For the practitioner the non-rigorous treatment of standard textbooks are enought, though one should be aware that trouble can occur when one is not carefully remembering that there's some non-rigorous handwaving used.

The most simple example is a particle moving in one dimension and considering the momentum "eigenstates". The momentum operator is $\hat{p}=-\mathrm{i} \hbar \partial_x$. The eigenvalue problem thus reads
$$-\mathrm{i} \hbar \partial_x u_p(x)=p u_p(x).$$
The solution for any $p \in \mathbb{C}$ is obviously
$$u_p(x)=A_p \exp(\mathrm{i} p x/\hbar).$$
Now for any $p \notin \mathbb{R}$ no "scalar-product integral" of two such solutions makes sense, because if diverges for sure when integrated over the real axis. Only for $p \in \mathbb{R}$ it makes sense within the theory of distributions since then you get
$$\langle p_1|p_2 \rangle=\int_{\mathbb{R}} \mathrm{d} x u_{p_1}^*(x) u_{p_2}(x)=A_{p_1}^* A_{p_2} \int_{\mathbb{R}} \mathrm{d} x \exp[\mathrm{i}(p_1-p_2)/\hbar]=A_{p_1}^* A_{p_2} 2 \pi \hbar \delta(p_1-p_2)=|A_{p_1}|^2 2 \pi \hbar \delta(p_1-p_2),$$
where $\delta$ is the Dirac-$\delta$ distribution. For $p_1=p_2$ the integral of course diverges, and thus a momentum eigenfunction cannot represent a proper state of the particle. It's convenient to "normalize" the eigenfunctions "to a $\delta$ distribution", i.e., you make
$$A_{p}=\frac{1}{\sqrt{2 \pi \hbar}}.$$

Nevertheless these generalized eigenstates are very important, because you can represent any proper wave function as a "generalized superposition" of them, because of the completeness relation,
$$\int_{\mathbb{R}} \mathrm{d} p u_{p}^*(x_1) u_p(x_2)=\frac{1}{2 \pi \hbar} \int_{\mathbb{R}} \mathrm{d} p \exp[\mathrm{i} p (x_2-x_1)/\hbar]=\delta(x_2-x_1).$$

In this case the entire spectrum of the momentum operator is continuous, and thus the "superposition" is not a sum but an integral:
$$\psi(x)=\langle x|\psi \rangle=\int_{\mathbb{R}} \mathrm{d} p \tilde{\psi}(p) u_p(x).$$
The "momentum-space wave function" is uniquely defined because of the "normalization to a $\delta$ distribution"
$$\tilde{\psi}(p)=\int_{\mathbb{R}} \mathrm{d} x u_{p}^*(x) \psi(x).$$
If you write out the eigenfunctions you see that this is of course nothing else than the well-known Fourier transformation (with some conventions concerning the constants appearing in the Fourier integral and its inverse Fourier integral adapted to the needs of quantum mechanics).

 

[A. Neumaier]

So is there a known state which does accurately represent the quantum mechanical state of an ion, and if so how does it differ from the non normalizable state?

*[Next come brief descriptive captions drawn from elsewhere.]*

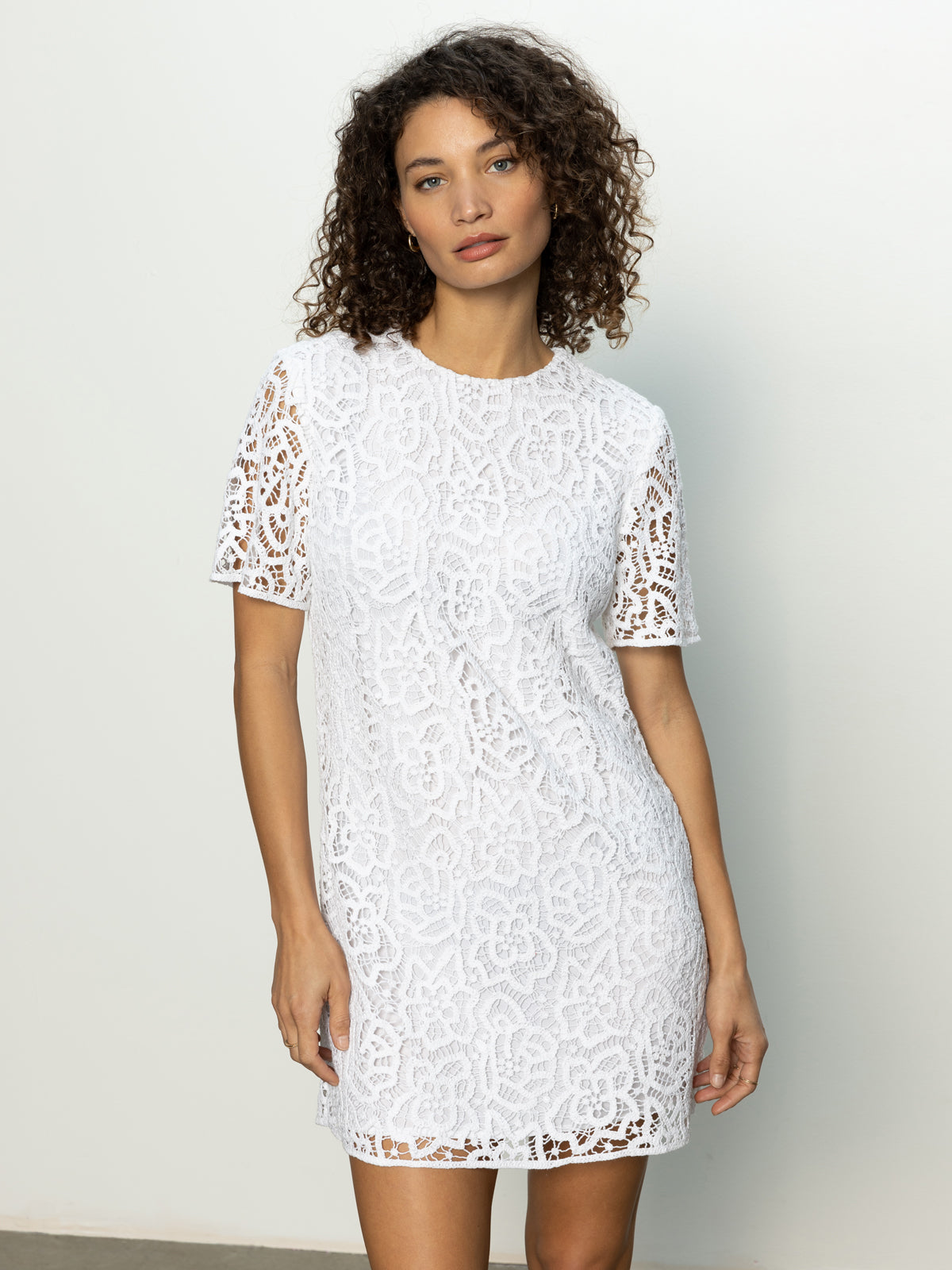 A woman in Sanctuary Clothing’s The Wanderer lace dress white stands against a light gray background. She has curly hair and gazes calmly at the camera.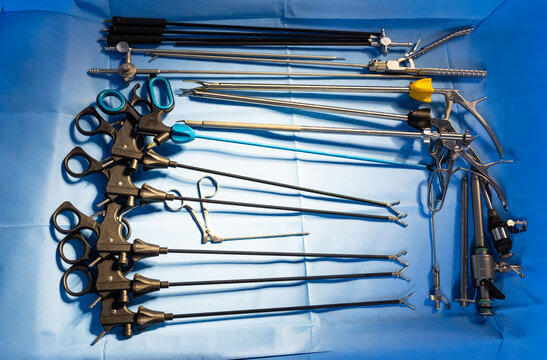 Top view of various laparoscopic and neurosurgical instruments. Overhead shot of surgical tools, graspers, and trocars arranged on a blue surface.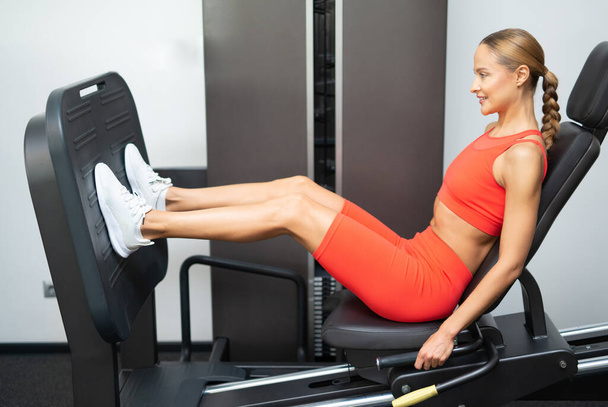 Woman using a leg press machine in a fitness club - Foto, imagen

An $H^+$ ion is just a proton. In general, ions are just systems consisting of more or fewer electrns than the total nuclear charge. The unbound states of a hydrogen atom are states of the joint system of ion plus electron that in the absence of external forces separate in finite time. The unbound eigenstates are unnormalizable scattering states, and theiir integral describes normalized states realizable in the lab.